A multidatabase system integrates data from multiple pre-existing databases managed by heterogeneous component database management systems (DBMS) in a distributed environment. A key feature of an MDBS is local autonomy that individual DBMSs retain to serve existing applications. A  user can issue global queries to retrieve data from multiple component databases without knowing where and how the data is located. To achieve good overall system performance, global query optimization is required. Although some traditional distributed query optimization techniques can be applied to an MDBS, local autonomy and heterogeneity raise new challenges for global query optimization in such a system. To tackle the major challenge that local cost information is lacking at the global level in an MDBS, a number of techniques including the calibration method, query sampling method, cost vector database, generic cost model with adjustments and fuzzy approach have been suggested in the literature.

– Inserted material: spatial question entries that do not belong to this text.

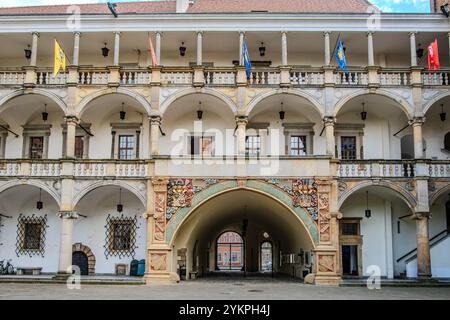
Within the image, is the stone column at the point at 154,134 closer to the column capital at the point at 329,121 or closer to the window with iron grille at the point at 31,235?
the window with iron grille at the point at 31,235

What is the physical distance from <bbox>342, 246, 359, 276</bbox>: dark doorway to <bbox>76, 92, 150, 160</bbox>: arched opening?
10494 mm

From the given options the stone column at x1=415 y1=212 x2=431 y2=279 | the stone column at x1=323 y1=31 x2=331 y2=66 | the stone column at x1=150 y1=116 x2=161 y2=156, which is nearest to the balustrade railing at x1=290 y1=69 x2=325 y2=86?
the stone column at x1=323 y1=31 x2=331 y2=66

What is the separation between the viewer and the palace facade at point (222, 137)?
78.6ft

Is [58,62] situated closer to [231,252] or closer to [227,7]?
[227,7]

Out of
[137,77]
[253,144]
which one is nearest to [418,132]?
[253,144]

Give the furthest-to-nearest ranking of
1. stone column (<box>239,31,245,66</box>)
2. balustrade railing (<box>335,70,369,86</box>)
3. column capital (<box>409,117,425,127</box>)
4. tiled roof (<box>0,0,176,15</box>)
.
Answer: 1. tiled roof (<box>0,0,176,15</box>)
2. balustrade railing (<box>335,70,369,86</box>)
3. stone column (<box>239,31,245,66</box>)
4. column capital (<box>409,117,425,127</box>)

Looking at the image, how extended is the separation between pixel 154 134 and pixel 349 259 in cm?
1085

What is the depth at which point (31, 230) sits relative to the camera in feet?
90.6

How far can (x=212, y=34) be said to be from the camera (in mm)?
26281

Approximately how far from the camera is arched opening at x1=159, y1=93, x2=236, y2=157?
27.2 meters

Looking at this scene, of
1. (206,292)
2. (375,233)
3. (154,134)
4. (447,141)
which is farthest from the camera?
(447,141)

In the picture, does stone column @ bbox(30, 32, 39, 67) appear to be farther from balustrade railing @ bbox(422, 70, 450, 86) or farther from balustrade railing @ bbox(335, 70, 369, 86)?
balustrade railing @ bbox(422, 70, 450, 86)

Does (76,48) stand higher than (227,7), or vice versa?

Other multidatabase query optimization techniques such as query modification and decomposition, parallel execution, entity join processing, join tree balance, schema-level optimization, semantic query optimization and outerjoin optimization to deal with different challenges have also been studied by researchers in the area.

 
Area References
  1. M. T. Roth, F. Ozcan & L. M. Haas, Cost models DO matter: providing cost information for diverse data sources in a federated system, Proc. of 25th VLDB Conference, pp 599-610, 1999
  2. H. Naacke, G. Gardarin & A. Tomasic, Leveraging mediator cost models with heterogeneous data sources, Proc. of 14th Int'l Conf. on Data Eng., pp 351-60, 1998
  3. C. Lee & C. J. Chen, Query optimization in multidatabase systems considering schema conflicts, IEEE Transactions on Knowledge and Data Engineering, Vol. 9, No. 6, pp 941-55, 1998
  4. G. Gardarin, F. Sha & Z.-H. Tang, Calibrating the query optimizer cost model of IRO-DB, an object-oriented federated database system, Proc. of 22nd VLDB Conference, pp 378-389, 1996
  5. S. Adali, K. S. Candan, Y. Papakonstantinou & V. S. Subrahmanian, Query caching and optimization in distributed mediator systems, Proc. of SIGMOD, pp 137-148, 1996
  6. W. Du, R. Krishnamurthy & M. C. Shan, Query optimization in heterogeneous DBMS, Proc. of 18th VLDB Conference, pp 277-91, 1992
 
Potential Related Projects

Within the IDM program, two related projects are "Interoperable Query Processing with Networked Heterogeneous Information Servers" (PI: L. Raschid) and "Querying Heterogeneous and Multimedia Information Sources" (PI: Y. Papakonstantinou). We are interested in collaborating and exchanging ideas with colleagues in this area.